There can be few people who haven’t heard the dreadful reports of the school shootings in Connecticut. This awful news hits the world as many Chinese are also rocked by a similar attack in a school there, by somebody wielding a knife. These events are unimaginable for most of us. How such things can happen is beyond comprehension. What drives a person to such an act of wanton slaughter? I dare say that we’ll learn more as time passes, but the fact remains that these terrible events have taken place and too many lives have been taken, so much potential wiped out. It is only natural that our hearts grieve.

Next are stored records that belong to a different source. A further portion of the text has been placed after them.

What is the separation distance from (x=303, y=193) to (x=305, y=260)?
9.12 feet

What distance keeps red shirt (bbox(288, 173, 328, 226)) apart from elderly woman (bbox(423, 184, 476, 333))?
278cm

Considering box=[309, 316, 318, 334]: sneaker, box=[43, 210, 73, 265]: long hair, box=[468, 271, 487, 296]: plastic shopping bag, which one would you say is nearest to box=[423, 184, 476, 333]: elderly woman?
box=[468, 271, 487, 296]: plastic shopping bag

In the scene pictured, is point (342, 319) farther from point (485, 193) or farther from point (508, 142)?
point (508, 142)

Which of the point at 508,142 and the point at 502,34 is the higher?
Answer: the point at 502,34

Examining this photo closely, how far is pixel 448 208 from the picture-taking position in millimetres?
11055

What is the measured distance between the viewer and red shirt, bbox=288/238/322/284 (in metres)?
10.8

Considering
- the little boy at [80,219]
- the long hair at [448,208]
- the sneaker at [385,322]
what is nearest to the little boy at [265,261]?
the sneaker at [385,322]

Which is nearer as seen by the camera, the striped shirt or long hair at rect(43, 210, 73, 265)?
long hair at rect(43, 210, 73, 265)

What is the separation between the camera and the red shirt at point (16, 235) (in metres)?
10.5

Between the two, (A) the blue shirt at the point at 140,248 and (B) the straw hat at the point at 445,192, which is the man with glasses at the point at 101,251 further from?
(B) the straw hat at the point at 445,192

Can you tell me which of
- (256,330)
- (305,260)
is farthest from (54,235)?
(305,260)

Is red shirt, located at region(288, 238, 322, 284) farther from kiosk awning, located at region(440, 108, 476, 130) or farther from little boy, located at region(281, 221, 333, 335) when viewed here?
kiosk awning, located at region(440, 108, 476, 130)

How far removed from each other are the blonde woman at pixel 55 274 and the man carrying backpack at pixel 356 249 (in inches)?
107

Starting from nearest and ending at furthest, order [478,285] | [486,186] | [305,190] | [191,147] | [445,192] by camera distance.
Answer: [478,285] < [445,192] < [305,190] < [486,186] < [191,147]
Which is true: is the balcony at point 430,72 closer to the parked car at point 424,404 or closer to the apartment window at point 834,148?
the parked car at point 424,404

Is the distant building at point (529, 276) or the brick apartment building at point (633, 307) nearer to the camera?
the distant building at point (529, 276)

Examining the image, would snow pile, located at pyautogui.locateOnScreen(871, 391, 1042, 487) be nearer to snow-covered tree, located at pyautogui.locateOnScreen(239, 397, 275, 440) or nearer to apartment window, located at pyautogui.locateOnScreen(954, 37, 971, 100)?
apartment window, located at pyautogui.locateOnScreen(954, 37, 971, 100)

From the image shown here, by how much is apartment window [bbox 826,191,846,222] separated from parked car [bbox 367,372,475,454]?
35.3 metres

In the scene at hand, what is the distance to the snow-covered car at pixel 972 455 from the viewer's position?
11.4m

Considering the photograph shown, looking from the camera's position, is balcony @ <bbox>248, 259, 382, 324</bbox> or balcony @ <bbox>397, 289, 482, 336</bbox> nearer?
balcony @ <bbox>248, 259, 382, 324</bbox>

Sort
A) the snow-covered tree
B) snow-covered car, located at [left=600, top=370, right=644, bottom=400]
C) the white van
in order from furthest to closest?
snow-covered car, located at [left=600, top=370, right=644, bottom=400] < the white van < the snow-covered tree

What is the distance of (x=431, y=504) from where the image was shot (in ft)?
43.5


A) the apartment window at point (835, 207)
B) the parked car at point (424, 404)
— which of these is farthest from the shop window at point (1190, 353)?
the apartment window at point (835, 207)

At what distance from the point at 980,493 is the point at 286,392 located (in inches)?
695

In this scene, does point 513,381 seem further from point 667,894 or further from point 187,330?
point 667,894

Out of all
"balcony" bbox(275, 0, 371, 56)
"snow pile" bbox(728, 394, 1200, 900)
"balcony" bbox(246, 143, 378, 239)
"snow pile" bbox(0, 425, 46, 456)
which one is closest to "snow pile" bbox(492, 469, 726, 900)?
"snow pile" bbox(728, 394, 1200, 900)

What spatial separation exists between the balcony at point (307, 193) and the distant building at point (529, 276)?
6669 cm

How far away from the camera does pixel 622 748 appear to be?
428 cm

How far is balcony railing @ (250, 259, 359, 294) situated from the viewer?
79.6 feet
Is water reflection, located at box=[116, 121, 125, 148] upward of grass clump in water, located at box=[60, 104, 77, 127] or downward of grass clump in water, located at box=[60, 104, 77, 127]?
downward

For many years, the approach of Christmas has been received with mixed feelings by myself, for one. December sees far too many tragedies, and too many linked to criminal behaviour. From the family whose home is burglarised, depriving them of the gifts they may have barely managed to afford, to acts so heinous we can’t truly comprehend them. Homes are consumed in fires, traffic accidents steal lives or leave behind crippled bodies, people lonely beyond endurance commit the ultimate act of violence against themselves and commit suicide. These tragedies occur through accidents or acts of criminality, and sometimes in a combination of both, such as drunk drivers who bring their own form of criminal violence against random strangers. Of course such things happen at other times of the year, but they always seem to build to a crescendo in the run up to Christmas.
What does it say about us? The same tragedies every December. The ruination of a time of hope and love in the blink of an eye. We implore each other to behave better, to be more careful, to be more caring of others. And every year, without fail, the pattern is repeated. The sense of personal invulnerability we all enjoy is utterly false. Personally, the thought of losing just one member of my family or a friend is unbearable. Others must feel the same. How many of you have been driven to hug your children as news of another tragedy has struck?
It troubles me. The night before last, I fell asleep on the sofa. I had the most vivid, memorable dream I can remember in ages. In that dream, it was a day of happiness, in which I was with a very young grandson, exploring a heathland. That grandson was named Tom, though I have no such grandchild. The happiness, however, turned to nightmare when I couldn’t find Tom. In the dream, I covered miles, from heath to shopping centre, trudging despairingly along major roads, always hunting. Not once did it occur to me to call the police or anybody else. The nightmare was wholly mine! And when I woke, the nightmare unfinished, I was still grieving for a lost child, a child who had never been real. Later, the dreadful events that unfolded in the real world seemed to somehow hit me more strongly because of that nightmare. I could probably figure out the causes of the dream, but it strikes me as a very strange coincidence with real events.
So many children, of all ages, were lost. I will grieve for them, in my own way. I won’t, however, expect the losses to bring changes. Next December will have its darkness, as always.